The more you listen to those speaking around you, the more you will be able to write dialogue naturally.
2. Don’t be too formal. As I said up above, people don’t talk in completely proper English (some seem to barely speak it at all). One of the most common problems I see in novels I’m editing with stilted dialogue is that, for some reason, the author has gotten rid of most of their contractions. Perhaps it comes from years of teachers trying to get us not to use contractions in formal essays (I know my teachers did) but creative writing is a completely different animal from formal/technical writing (it’s why writing “This is my first novel, but I’ve been a technical writer for X years” isn’t so helpful on your query letters, FYI). Taking contractions out of your dialogue makes your character sound awkward. It’s actually, I’ve found, one of the best ways to make your character sound like a non-native speaker. People use slang, people use improper grammar, people slur words. Don’t over do it, but embrace it for more natural dialogue.
2b. Don’t use stereotypes/slang you don’t know. Side note to the last two sentences of number 2, people use slang/improper grammar, but they aren’t stereotypes. Don’t try to force in slang you aren’t familiar with to try to make a [enter ethnicity/nationality/age here] character sound “natural” A little might be ok, but making a character say “wicked” or “dawg” every other sentence will sound just as unnatural as overly proper dialogue (and has the added bonus of often coming off rather insulting).
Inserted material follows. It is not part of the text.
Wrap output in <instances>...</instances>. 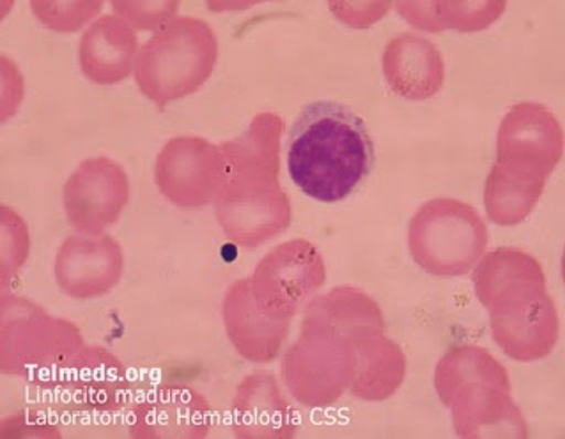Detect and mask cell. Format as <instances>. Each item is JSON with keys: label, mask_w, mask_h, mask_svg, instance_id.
I'll return each instance as SVG.
<instances>
[{"label": "cell", "mask_w": 565, "mask_h": 439, "mask_svg": "<svg viewBox=\"0 0 565 439\" xmlns=\"http://www.w3.org/2000/svg\"><path fill=\"white\" fill-rule=\"evenodd\" d=\"M427 41L413 36H401L392 41L385 52L383 66H385L386 81L395 95L408 99H420L431 96L435 90L427 86L431 75L422 72V57Z\"/></svg>", "instance_id": "11"}, {"label": "cell", "mask_w": 565, "mask_h": 439, "mask_svg": "<svg viewBox=\"0 0 565 439\" xmlns=\"http://www.w3.org/2000/svg\"><path fill=\"white\" fill-rule=\"evenodd\" d=\"M32 11L43 25L57 32H77L102 8V0H32Z\"/></svg>", "instance_id": "12"}, {"label": "cell", "mask_w": 565, "mask_h": 439, "mask_svg": "<svg viewBox=\"0 0 565 439\" xmlns=\"http://www.w3.org/2000/svg\"><path fill=\"white\" fill-rule=\"evenodd\" d=\"M2 360L4 374L38 382L63 377L75 354L84 347L81 332L64 319L50 318L45 310L20 297L2 300Z\"/></svg>", "instance_id": "3"}, {"label": "cell", "mask_w": 565, "mask_h": 439, "mask_svg": "<svg viewBox=\"0 0 565 439\" xmlns=\"http://www.w3.org/2000/svg\"><path fill=\"white\" fill-rule=\"evenodd\" d=\"M291 411L278 394L274 377H247L234 403V432L239 438H291L295 432Z\"/></svg>", "instance_id": "10"}, {"label": "cell", "mask_w": 565, "mask_h": 439, "mask_svg": "<svg viewBox=\"0 0 565 439\" xmlns=\"http://www.w3.org/2000/svg\"><path fill=\"white\" fill-rule=\"evenodd\" d=\"M122 250L107 234L70 236L55 257V280L67 297L93 300L117 286Z\"/></svg>", "instance_id": "6"}, {"label": "cell", "mask_w": 565, "mask_h": 439, "mask_svg": "<svg viewBox=\"0 0 565 439\" xmlns=\"http://www.w3.org/2000/svg\"><path fill=\"white\" fill-rule=\"evenodd\" d=\"M216 61V40L206 23H167L140 49L135 81L153 104L167 105L201 89Z\"/></svg>", "instance_id": "2"}, {"label": "cell", "mask_w": 565, "mask_h": 439, "mask_svg": "<svg viewBox=\"0 0 565 439\" xmlns=\"http://www.w3.org/2000/svg\"><path fill=\"white\" fill-rule=\"evenodd\" d=\"M139 40L135 29L119 17L96 20L81 40L78 61L87 81L114 86L135 72Z\"/></svg>", "instance_id": "9"}, {"label": "cell", "mask_w": 565, "mask_h": 439, "mask_svg": "<svg viewBox=\"0 0 565 439\" xmlns=\"http://www.w3.org/2000/svg\"><path fill=\"white\" fill-rule=\"evenodd\" d=\"M210 429V406L198 392L183 386H160L131 408L134 439L204 438Z\"/></svg>", "instance_id": "7"}, {"label": "cell", "mask_w": 565, "mask_h": 439, "mask_svg": "<svg viewBox=\"0 0 565 439\" xmlns=\"http://www.w3.org/2000/svg\"><path fill=\"white\" fill-rule=\"evenodd\" d=\"M67 397L82 411L113 413L130 400V382L121 360L98 345H84L63 374Z\"/></svg>", "instance_id": "8"}, {"label": "cell", "mask_w": 565, "mask_h": 439, "mask_svg": "<svg viewBox=\"0 0 565 439\" xmlns=\"http://www.w3.org/2000/svg\"><path fill=\"white\" fill-rule=\"evenodd\" d=\"M323 280L318 251L307 243L295 242L268 254L254 275V287L265 314L282 319L297 314L298 307Z\"/></svg>", "instance_id": "5"}, {"label": "cell", "mask_w": 565, "mask_h": 439, "mask_svg": "<svg viewBox=\"0 0 565 439\" xmlns=\"http://www.w3.org/2000/svg\"><path fill=\"white\" fill-rule=\"evenodd\" d=\"M376 162L364 119L337 101L301 108L288 135V172L312 201L335 204L359 192Z\"/></svg>", "instance_id": "1"}, {"label": "cell", "mask_w": 565, "mask_h": 439, "mask_svg": "<svg viewBox=\"0 0 565 439\" xmlns=\"http://www.w3.org/2000/svg\"><path fill=\"white\" fill-rule=\"evenodd\" d=\"M0 438H61L57 427L36 413H19L0 424Z\"/></svg>", "instance_id": "13"}, {"label": "cell", "mask_w": 565, "mask_h": 439, "mask_svg": "<svg viewBox=\"0 0 565 439\" xmlns=\"http://www.w3.org/2000/svg\"><path fill=\"white\" fill-rule=\"evenodd\" d=\"M130 201L125 169L110 158H90L64 184V211L73 229L102 234L116 224Z\"/></svg>", "instance_id": "4"}]
</instances>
3. Don’t be long-winded. Unless your character is supposed to be a blowhard (or a Bond villain) keep dialogue short and to the point. Contractions, nicknames, abbreviations, people tend take just about any short cut they can use to cut down on the length of what they’re saying. Long monologues with a lot of unnecessary words comes off as unnatural.
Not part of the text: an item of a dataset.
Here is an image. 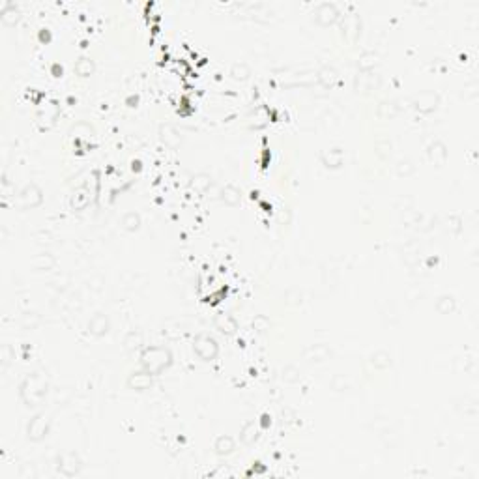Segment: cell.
Segmentation results:
<instances>
[{"instance_id": "cell-4", "label": "cell", "mask_w": 479, "mask_h": 479, "mask_svg": "<svg viewBox=\"0 0 479 479\" xmlns=\"http://www.w3.org/2000/svg\"><path fill=\"white\" fill-rule=\"evenodd\" d=\"M438 96L434 92H421V94H417L415 96V100H414V105H415V109L417 111H421V113H432L434 109L438 107Z\"/></svg>"}, {"instance_id": "cell-7", "label": "cell", "mask_w": 479, "mask_h": 479, "mask_svg": "<svg viewBox=\"0 0 479 479\" xmlns=\"http://www.w3.org/2000/svg\"><path fill=\"white\" fill-rule=\"evenodd\" d=\"M337 19H339V12L333 4H322L316 10V21L322 23V25H333Z\"/></svg>"}, {"instance_id": "cell-1", "label": "cell", "mask_w": 479, "mask_h": 479, "mask_svg": "<svg viewBox=\"0 0 479 479\" xmlns=\"http://www.w3.org/2000/svg\"><path fill=\"white\" fill-rule=\"evenodd\" d=\"M141 363H143L146 372L159 374L165 367H169V363H171V354H169V350H165V348L152 346V348H146V350L143 352Z\"/></svg>"}, {"instance_id": "cell-8", "label": "cell", "mask_w": 479, "mask_h": 479, "mask_svg": "<svg viewBox=\"0 0 479 479\" xmlns=\"http://www.w3.org/2000/svg\"><path fill=\"white\" fill-rule=\"evenodd\" d=\"M129 387H133V389H137V391H144V389H148V387L152 386V374L150 372H137V374H131V378H129Z\"/></svg>"}, {"instance_id": "cell-2", "label": "cell", "mask_w": 479, "mask_h": 479, "mask_svg": "<svg viewBox=\"0 0 479 479\" xmlns=\"http://www.w3.org/2000/svg\"><path fill=\"white\" fill-rule=\"evenodd\" d=\"M47 391V384L42 376H29L23 384V399L29 402V406H38L42 402L43 395Z\"/></svg>"}, {"instance_id": "cell-14", "label": "cell", "mask_w": 479, "mask_h": 479, "mask_svg": "<svg viewBox=\"0 0 479 479\" xmlns=\"http://www.w3.org/2000/svg\"><path fill=\"white\" fill-rule=\"evenodd\" d=\"M337 79H339V75H337V72L333 68H324V70L318 73V81L324 83L326 86H333L337 83Z\"/></svg>"}, {"instance_id": "cell-6", "label": "cell", "mask_w": 479, "mask_h": 479, "mask_svg": "<svg viewBox=\"0 0 479 479\" xmlns=\"http://www.w3.org/2000/svg\"><path fill=\"white\" fill-rule=\"evenodd\" d=\"M58 468H60V472L64 473V475H77L81 470V460L77 455L68 453V455H64V457L60 458Z\"/></svg>"}, {"instance_id": "cell-12", "label": "cell", "mask_w": 479, "mask_h": 479, "mask_svg": "<svg viewBox=\"0 0 479 479\" xmlns=\"http://www.w3.org/2000/svg\"><path fill=\"white\" fill-rule=\"evenodd\" d=\"M221 199L225 200L227 204H230V206H236L238 202L242 200V191L234 186H227L221 191Z\"/></svg>"}, {"instance_id": "cell-10", "label": "cell", "mask_w": 479, "mask_h": 479, "mask_svg": "<svg viewBox=\"0 0 479 479\" xmlns=\"http://www.w3.org/2000/svg\"><path fill=\"white\" fill-rule=\"evenodd\" d=\"M90 331H92L94 335H103V333H107L109 331V320L107 316L103 315H96L90 320Z\"/></svg>"}, {"instance_id": "cell-15", "label": "cell", "mask_w": 479, "mask_h": 479, "mask_svg": "<svg viewBox=\"0 0 479 479\" xmlns=\"http://www.w3.org/2000/svg\"><path fill=\"white\" fill-rule=\"evenodd\" d=\"M258 438V425H255V423H249V425H245L242 430V440L243 443H253L255 440Z\"/></svg>"}, {"instance_id": "cell-18", "label": "cell", "mask_w": 479, "mask_h": 479, "mask_svg": "<svg viewBox=\"0 0 479 479\" xmlns=\"http://www.w3.org/2000/svg\"><path fill=\"white\" fill-rule=\"evenodd\" d=\"M324 163L328 167H339L343 163V152L341 150H329L326 156H324Z\"/></svg>"}, {"instance_id": "cell-23", "label": "cell", "mask_w": 479, "mask_h": 479, "mask_svg": "<svg viewBox=\"0 0 479 479\" xmlns=\"http://www.w3.org/2000/svg\"><path fill=\"white\" fill-rule=\"evenodd\" d=\"M266 326H268V320H266V318H257V320H255V329H257V331H264Z\"/></svg>"}, {"instance_id": "cell-11", "label": "cell", "mask_w": 479, "mask_h": 479, "mask_svg": "<svg viewBox=\"0 0 479 479\" xmlns=\"http://www.w3.org/2000/svg\"><path fill=\"white\" fill-rule=\"evenodd\" d=\"M215 326L219 328L223 333H234L236 331V320L229 315H219L215 318Z\"/></svg>"}, {"instance_id": "cell-13", "label": "cell", "mask_w": 479, "mask_h": 479, "mask_svg": "<svg viewBox=\"0 0 479 479\" xmlns=\"http://www.w3.org/2000/svg\"><path fill=\"white\" fill-rule=\"evenodd\" d=\"M234 451V440L230 436H219L215 442V453L217 455H229Z\"/></svg>"}, {"instance_id": "cell-17", "label": "cell", "mask_w": 479, "mask_h": 479, "mask_svg": "<svg viewBox=\"0 0 479 479\" xmlns=\"http://www.w3.org/2000/svg\"><path fill=\"white\" fill-rule=\"evenodd\" d=\"M75 72L79 73L81 77L90 75V73L94 72V62H92V60H88V58H81L79 62L75 64Z\"/></svg>"}, {"instance_id": "cell-16", "label": "cell", "mask_w": 479, "mask_h": 479, "mask_svg": "<svg viewBox=\"0 0 479 479\" xmlns=\"http://www.w3.org/2000/svg\"><path fill=\"white\" fill-rule=\"evenodd\" d=\"M122 225H124V229L126 230H137L139 229V225H141V219H139V215H137L135 212H129V214L124 215Z\"/></svg>"}, {"instance_id": "cell-19", "label": "cell", "mask_w": 479, "mask_h": 479, "mask_svg": "<svg viewBox=\"0 0 479 479\" xmlns=\"http://www.w3.org/2000/svg\"><path fill=\"white\" fill-rule=\"evenodd\" d=\"M161 133H163V141L169 144V146H176V144L180 143V137L176 135V131L172 128H169V126L161 129Z\"/></svg>"}, {"instance_id": "cell-22", "label": "cell", "mask_w": 479, "mask_h": 479, "mask_svg": "<svg viewBox=\"0 0 479 479\" xmlns=\"http://www.w3.org/2000/svg\"><path fill=\"white\" fill-rule=\"evenodd\" d=\"M232 75L236 77V79H247V75H249V68L245 64H236L234 68H232Z\"/></svg>"}, {"instance_id": "cell-5", "label": "cell", "mask_w": 479, "mask_h": 479, "mask_svg": "<svg viewBox=\"0 0 479 479\" xmlns=\"http://www.w3.org/2000/svg\"><path fill=\"white\" fill-rule=\"evenodd\" d=\"M47 430H49V421H47V417L38 415V417H34L29 425V438H32V440H36L38 442V440H42V438L47 436Z\"/></svg>"}, {"instance_id": "cell-20", "label": "cell", "mask_w": 479, "mask_h": 479, "mask_svg": "<svg viewBox=\"0 0 479 479\" xmlns=\"http://www.w3.org/2000/svg\"><path fill=\"white\" fill-rule=\"evenodd\" d=\"M193 187L197 189V191H206L208 187H210V178H208L206 174H199V176H195Z\"/></svg>"}, {"instance_id": "cell-9", "label": "cell", "mask_w": 479, "mask_h": 479, "mask_svg": "<svg viewBox=\"0 0 479 479\" xmlns=\"http://www.w3.org/2000/svg\"><path fill=\"white\" fill-rule=\"evenodd\" d=\"M21 197H23V200H25V206H30V208L42 202V191H40L36 186H29L25 191H23Z\"/></svg>"}, {"instance_id": "cell-3", "label": "cell", "mask_w": 479, "mask_h": 479, "mask_svg": "<svg viewBox=\"0 0 479 479\" xmlns=\"http://www.w3.org/2000/svg\"><path fill=\"white\" fill-rule=\"evenodd\" d=\"M195 352L199 354L202 359H214L217 356V343H215L212 337L208 335H200L195 339Z\"/></svg>"}, {"instance_id": "cell-21", "label": "cell", "mask_w": 479, "mask_h": 479, "mask_svg": "<svg viewBox=\"0 0 479 479\" xmlns=\"http://www.w3.org/2000/svg\"><path fill=\"white\" fill-rule=\"evenodd\" d=\"M436 156H440V161H443L445 159V156H447V152H445V148H443V144L436 143L430 146V159L434 161L436 159Z\"/></svg>"}]
</instances>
4. Use punctuation properly. One of the biggest problems with written dialogue is that you just have the words, not the intonation/cadence you have in actual speech. “Why did you do that” can be said a million different ways, but how it’s read is dependent on your reader. Use commas properly to show small pauses, Periods to show full stops, and if you need to use italics (sparingly) to show emphasis (“Why did you do that?”) Don’t worry if using a period every once in a while ends up with a sentence fragment (re: people don’t speak in proper English). If something is an afterthought, a period might best suit the sentence. For example:
“I really want a dog or a cat.”
reads differently than:
“I really want a dog, or a cat.”
reads differently than:
“I really want a dog. Or a cat.”
4b. Don’t overuse punctuation. My old editor used to joke that every book she edited was only allowed five exclamation marks (well half-joked). Overusing punctuation can be just as bad as under-using it.
“I don’t know!” Works, the person is upset.
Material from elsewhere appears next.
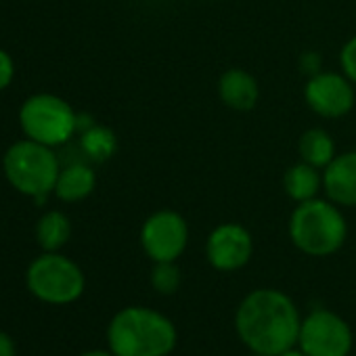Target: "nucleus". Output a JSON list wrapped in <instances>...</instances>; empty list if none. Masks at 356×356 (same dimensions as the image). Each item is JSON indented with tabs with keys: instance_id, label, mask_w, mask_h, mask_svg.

“I don’t know!!!!!!!!!!!!!!!!!!!!!!!!!!!!!!!!!!!!!!!!!!!!!!” Makes it look like either the character is crazy or (at least to me) like it should be on a preteen’s MySpace page (do people still use MySpace?)
Punctuation is a fine balance, don’t be afraid to use it, but don’t go crazy with it (and please, please, please, DoN’t WrItE LiKe ThIs to show someone is drunk. Yes, I have seen that in a manuscript before. It was quickly edited out for “he slurred” and actions which showed he was drunk).